As described above, in the measurement method using the substrate according to the present invention, the non-specific background lowers the S / N ratio, but an appropriate combination of buffer, reagent and fluorescent substance is selected. Can be reduced or eliminated. Further, according to the measurement method of the present invention, the enzyme activity can be measured with high sensitivity without separating the product of galactose transferase by high performance liquid chromatography or the like, so that the measurement can be performed simply and in a short time.

[Brief description of the drawings]

FIG. 1 shows a schematic diagram of the sugar receptor derivative of the present invention.

FIG. 2 shows a schematic diagram of the sugar donor derivative of the present invention.
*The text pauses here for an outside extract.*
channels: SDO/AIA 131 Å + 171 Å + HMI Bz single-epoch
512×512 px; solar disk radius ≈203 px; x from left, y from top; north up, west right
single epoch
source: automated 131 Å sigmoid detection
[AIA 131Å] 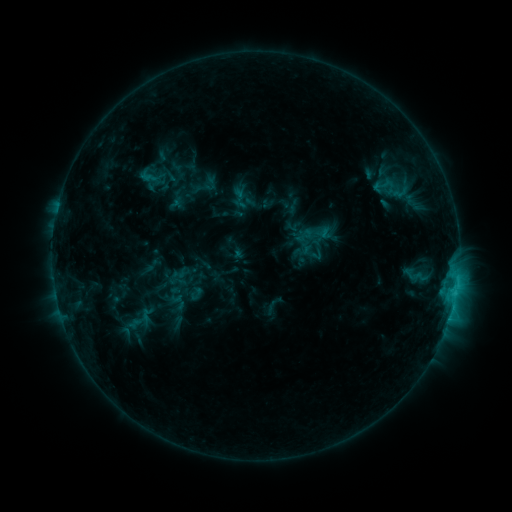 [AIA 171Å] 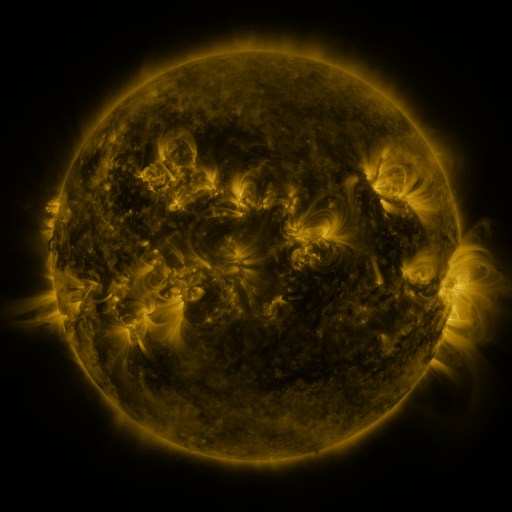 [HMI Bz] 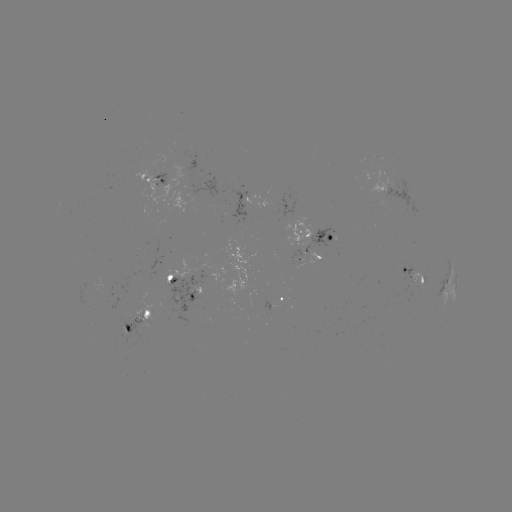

FIG. 3 shows a fluorescence spectrum in a galactose transferase reaction solution.

Claims (5)

[Claims] 1. A sugar nucleotide derivative, which is a sugar donor for a glycosyltransferase reaction in which a fluorescent substance is bonded to a quaternary hydroxyl group of a sugar of a sugar nucleotide. 2. The sugar nucleotide derivative according to claim 1, wherein the sugar donor in the glycosyltransferase reaction in which a fluorescent substance is bonded to the carboxy tertiary hydroxyl group of the sugar nucleotide is uridine-5′-diphosphate naphthylated galactose. . 3. A sugar acceptor in a glycosyltransferase reaction in which a fluorescent substance is bonded to an oligosaccharide derivative or a peptide of a sugar complex or an amino acid at a lipid site, wherein the fluorescent substance is bonded to the reducing end of a monosaccharide or oligosaccharide via a spacer. A sugar conjugate derivative that is a body and a sugar nucleotide derivative that is a sugar donor of a glycosyltransferase reaction in which a fluorescent substance is bonded to a quaternary hydroxyl group of the sugar of the sugar nucleotide to perform a sugar transfer reaction as a substrate,
A saccharide characterized in that one of the two compounds having two kinds of fluorescent substances is excited, the other fluorescent wavelength is excited by the fluorescent wavelength emitted by the excitation, and the fluorescence intensity is measured. Method for measuring transferase activity. 4. The method according to claim 3, wherein the glycosyltransferase is β1,4-galactosyltransferase. 5. A fluorescent substance is attached to an amino group of a peptide or a lipid of a saccharide derivative or a saccharide complex which is a saccharide receptor for a glycosyltransferase reaction in which a fluorescent substance is bonded to a reducing end of a monosaccharide or an oligosaccharide via a spacer via a spacer. Containing a glycoconjugate derivative which is a sugar acceptor of a glycosyltransferase reaction and a sugar nucleotide derivative which is a sugar donor of a glycosyltransferase reaction in which a fluorescent substance is bound to a quaternary hydroxyl group of a sugar of a sugar nucleotide. For measuring glycosyltransferase activity.